Scrapes recipes and converts them to txt or markdown

Project description

Introduction

recipe2txt is a CLI-program that you can feed your urls of recipes and it spits out formatted cookbooks containing those recipes. Highlights include:

  • asynchronous fetching of recipes
  • formatted output either as txt- or markdown-file
  • local caching of recipes

The program is a wrapper for the recipe-scrapers-library. Please visit their README.md if you would like to know which websites are supported.

WARNING

THIS SOFTWARE IS AT AN EARLY DEVELOPEMENT STAGE.

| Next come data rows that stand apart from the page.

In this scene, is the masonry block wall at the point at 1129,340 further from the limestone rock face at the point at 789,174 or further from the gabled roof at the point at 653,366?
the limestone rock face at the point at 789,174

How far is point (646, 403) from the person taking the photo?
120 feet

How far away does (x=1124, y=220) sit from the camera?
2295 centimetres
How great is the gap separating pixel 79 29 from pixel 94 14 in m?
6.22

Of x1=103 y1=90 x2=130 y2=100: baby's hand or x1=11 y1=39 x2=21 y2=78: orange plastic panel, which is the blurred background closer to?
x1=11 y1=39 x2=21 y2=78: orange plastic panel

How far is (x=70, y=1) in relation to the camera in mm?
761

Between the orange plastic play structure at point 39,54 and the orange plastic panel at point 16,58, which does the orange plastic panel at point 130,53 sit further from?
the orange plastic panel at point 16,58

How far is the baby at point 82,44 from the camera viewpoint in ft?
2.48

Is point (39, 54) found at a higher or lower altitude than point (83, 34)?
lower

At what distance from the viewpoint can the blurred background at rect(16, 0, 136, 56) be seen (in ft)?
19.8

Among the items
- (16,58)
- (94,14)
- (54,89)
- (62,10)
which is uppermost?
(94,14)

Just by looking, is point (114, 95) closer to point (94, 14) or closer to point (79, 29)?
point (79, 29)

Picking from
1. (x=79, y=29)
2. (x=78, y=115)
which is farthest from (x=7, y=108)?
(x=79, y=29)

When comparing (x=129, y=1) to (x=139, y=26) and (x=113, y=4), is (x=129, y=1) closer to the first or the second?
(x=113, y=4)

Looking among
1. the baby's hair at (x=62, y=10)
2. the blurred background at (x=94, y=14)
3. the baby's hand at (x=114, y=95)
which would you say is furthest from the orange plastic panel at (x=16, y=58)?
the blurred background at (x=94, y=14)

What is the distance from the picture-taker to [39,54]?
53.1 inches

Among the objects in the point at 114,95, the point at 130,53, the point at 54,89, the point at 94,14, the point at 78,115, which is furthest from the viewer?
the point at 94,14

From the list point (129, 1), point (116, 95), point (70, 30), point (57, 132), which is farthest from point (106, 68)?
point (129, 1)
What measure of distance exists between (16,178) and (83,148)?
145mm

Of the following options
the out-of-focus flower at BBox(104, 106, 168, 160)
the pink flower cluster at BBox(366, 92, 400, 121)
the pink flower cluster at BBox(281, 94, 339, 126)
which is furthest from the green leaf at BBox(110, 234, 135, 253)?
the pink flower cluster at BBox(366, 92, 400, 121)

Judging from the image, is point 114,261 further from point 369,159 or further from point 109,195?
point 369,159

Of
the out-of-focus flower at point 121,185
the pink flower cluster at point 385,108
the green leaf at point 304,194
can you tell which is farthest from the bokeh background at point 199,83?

BE CAREFUL SETTING THE --output-FLAG, ANY EXISTING FILES WITH THE SAME NAME WILL BE OVERWRITTEN.

TESTED ONLY ON KUBUNTU 23.04.

Usage

Install with pip install recipe2txt. You can either use recipe2txt or re2txt to run the program.

usage: recipes2txt [-h] [--file [FILE ...]] [--output OUTPUT] [--verbosity {debug,info,warning,error,critical}]
                   [--connections CONNECTIONS] [--cache {only,new,default}] [--debug] [--timeout TIMEOUT]
                   [--markdown] [--user-agent USER_AGENT] [--erase-appdata ERASE_APPDATA]
                   [url ...]

Scrapes URLs of recipes into text files

positional arguments:
  url                   URLs whose recipes should be added to the recipe-file (default: '[]')

options:
  -h, --help            show this help message and exit
  --file [FILE ...], -f [FILE ...]
                        Text-files containing URLs whose recipes should be added to the recipe-file (default:
                        '[]')
  --output OUTPUT, -o OUTPUT
                        Specifies an output file. THIS WILL OVERWRITE ANY EXISTING FILE WITH THE SAME NAME.
                        (default: '/home/pc/sciebo/Dokumente/Programming/recipe2txt/recipes')
  --verbosity {debug,info,warning,error,critical}, -v {debug,info,warning,error,critical}
                        Sets the 'chattiness' of the program (default: 'critical')
  --connections CONNECTIONS, -con CONNECTIONS
                        Sets the number of simultaneous connections (default: '4')
  --cache {only,new,default}, -c {only,new,default}
                        Controls how the program should handle its cache: With 'only' no new data will be
                        downloaded, the recipes will be generated from data that has been downloaded previously.
                        If a recipe is not in the cache, it will not be written into the final output. 'new' will
                        make the program ignore any saved data and download the requested recipes even if they
                        have already been downloaded. Old data will be replaced by the new version, if it is
                        available. The 'default' will fetch and merge missing data with the data already saved,
                        only inserting new data into the cache where there was none previously. (default:
                        'default')
  --debug, -d           Activates debug-mode: Changes the directory for application data (default: 'False')
  --timeout TIMEOUT, -t TIMEOUT
                        Sets the number of seconds the program waits for an individual website to respond, eg.
                        sets the connect-value of aiohttp.ClientTimeout. (default: '10.0')
  --markdown, -m        Generates markdown-output instead of '.txt' (default: 'False')
  --user-agent USER_AGENT, -ua USER_AGENT
                        Sets the user-agent to be used for the requests. (default: 'Mozilla/5.0 (Windows NT 10.0;
                        Win64; x64; rv:115.0) Gecko/20100101 Firefox/115.0')
  --erase-appdata ERASE_APPDATA
                        Erases all data- and cache-files

When first run the program will generate the config-file recipe2txt.toml (use recipe2txt --help to locate it). Every option listed above has a pendant in that file. Uncomment [^1] the line and change the value after the =- sign to change the value this program uses when the option is not specified via the CLI-interface.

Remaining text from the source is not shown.